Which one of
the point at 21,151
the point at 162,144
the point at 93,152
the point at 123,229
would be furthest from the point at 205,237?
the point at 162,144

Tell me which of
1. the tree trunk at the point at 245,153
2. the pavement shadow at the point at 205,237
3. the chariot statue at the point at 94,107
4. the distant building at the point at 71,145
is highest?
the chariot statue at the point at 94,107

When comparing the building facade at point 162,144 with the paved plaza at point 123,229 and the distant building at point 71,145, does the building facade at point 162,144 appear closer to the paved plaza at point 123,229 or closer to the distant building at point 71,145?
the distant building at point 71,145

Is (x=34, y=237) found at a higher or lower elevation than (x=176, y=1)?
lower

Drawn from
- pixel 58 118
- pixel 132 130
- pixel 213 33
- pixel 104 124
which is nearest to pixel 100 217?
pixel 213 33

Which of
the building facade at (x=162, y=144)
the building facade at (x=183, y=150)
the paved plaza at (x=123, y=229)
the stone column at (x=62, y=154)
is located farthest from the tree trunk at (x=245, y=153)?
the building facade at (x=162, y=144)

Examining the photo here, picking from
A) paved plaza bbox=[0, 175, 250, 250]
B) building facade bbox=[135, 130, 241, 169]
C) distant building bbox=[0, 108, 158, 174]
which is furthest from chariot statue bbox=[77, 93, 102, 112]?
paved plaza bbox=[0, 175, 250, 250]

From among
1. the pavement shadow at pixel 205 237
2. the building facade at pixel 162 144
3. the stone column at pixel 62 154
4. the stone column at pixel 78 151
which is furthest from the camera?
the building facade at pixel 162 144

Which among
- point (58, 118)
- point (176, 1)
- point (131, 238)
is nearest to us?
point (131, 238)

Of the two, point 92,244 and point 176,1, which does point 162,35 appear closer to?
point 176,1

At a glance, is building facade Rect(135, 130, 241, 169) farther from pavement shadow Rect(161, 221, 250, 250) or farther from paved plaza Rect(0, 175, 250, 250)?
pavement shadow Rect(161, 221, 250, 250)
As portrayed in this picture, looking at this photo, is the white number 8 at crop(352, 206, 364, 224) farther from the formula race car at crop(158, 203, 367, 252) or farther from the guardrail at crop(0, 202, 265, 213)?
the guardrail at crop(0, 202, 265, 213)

----------------

Recast the records from the line containing "At a glance, is" through the end of the records, both ends included, as a two-column CSV with the header input,output. Give one row per record, with its text under input and its answer under output, each in a single quoted field with line breaks replaced by spaces.

[OUTPUT FOR THIS EXERCISE]
input,output
"At a glance, is building facade Rect(135, 130, 241, 169) farther from pavement shadow Rect(161, 221, 250, 250) or farther from paved plaza Rect(0, 175, 250, 250)?","pavement shadow Rect(161, 221, 250, 250)"
"As portrayed in this picture, looking at this photo, is the white number 8 at crop(352, 206, 364, 224) farther from the formula race car at crop(158, 203, 367, 252) or farther from the guardrail at crop(0, 202, 265, 213)?","the guardrail at crop(0, 202, 265, 213)"